Unifying Datasets and experiments naming

allegroai / clearml

ClearML - Auto-Magical CI/CD to streamline your AI workload. Experiment Management, Data Management, Pipeline, Orchestration, Scheduling & Serving in one MLOps/LLMOps solution

https://clear.ml/docs

Apache License 2.0

5.69k stars 655 forks source link

Unifying Datasets and experiments naming #1042

Open abfshaal opened 1 year ago

abfshaal commented 1 year ago

Proposal Summary

The idea of this feature is to unify the naming of the dataset with the projects, through initialising the task using a dataset id. After using the dataset id to initialise the project, a project with the same name as the dataset id will be created and run, instead of specifying the dataset separately, and starting the task project separately For example, if a dataset is named, Cat_videos_4k, a project would be initialised when using that dataset with that name, and for the task names, it can be extended to be whatever the model is. Things like, Cat_videos_4k/Yolov8 and so on.

Motivation

Save steps when using datasets with tasks. Ensure that datasets and experiments created using those datasets are easily identifiable.

ainoam commented 1 year ago

Thanks for suggesting @abfshaal.

Could you provide a code snippet of how you imagine this interface working? How would task initialization become aware of the model and dataset to be used?

abfshaal commented 1 year ago

Hi @ainoam,

The way I would image the code snippet to look like is the following

from clearml import TaskFromData 

task, data = TaskFromData(**Kwargs_for_Dataset, task_name)

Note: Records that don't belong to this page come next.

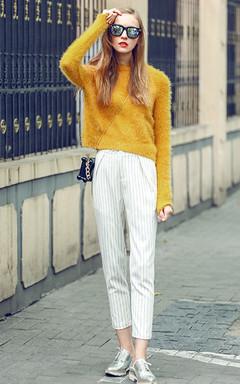 暖暖的黄色毛衣,简约时尚。搭配九分条纹休闲裤,街头休闲欧美风。
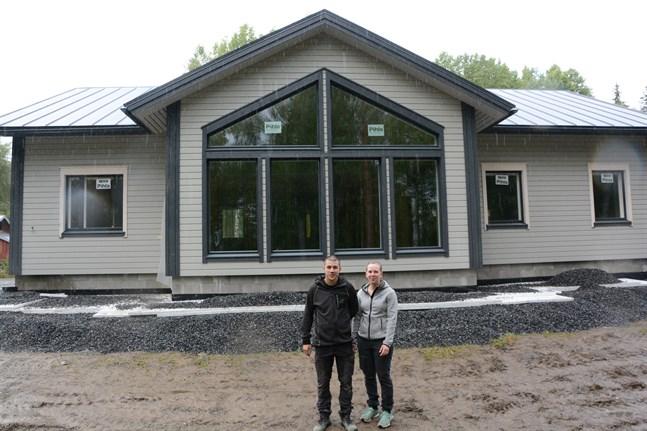 Marina Lassfolk och Manfred Yliluoma hittade en stockhusmodell som de tyckte om. Sedan ändrade de på allt, nästan.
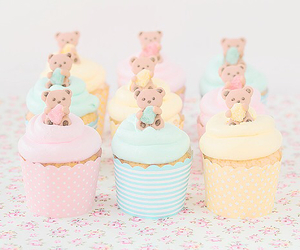 cupcake, sweet, and bear image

in the TaskFromData class (or any other class name) the code would use the Dataset class to get the data, and the Task class to initialise the task, using the dataset project and task_name. The class init would contain the following

data = Dataset.get(**Kwargs_for_dataset)
task = Task.init(project_name=data.name, task_name=STRING_VAR)
return task, data

This is mainly for training tasks, as it would streamline linking the dataset to the training projects it has been used in. I honestly did not give thoughts on how the model usage would be considered here.

jax79sg commented 1 year ago

Its rather unobvious, but this is already achievable by adding the alias parameter in the Dataset.get() call. https://clear.ml/docs/latest/docs/clearml_data/data_management_examples/data_man_cifar_classification/#using-the-dataset

abfshaal commented 1 year ago

Apologies for my late replies, I was off the laptop for a while. This does store the dataset ID in its own nice way, and can definitely work for many use cases. However, I am looking for a way to use names instead of IDs or Links to navigate to the origin of the data. I believe this would easier point to where the data is from the experiment directly.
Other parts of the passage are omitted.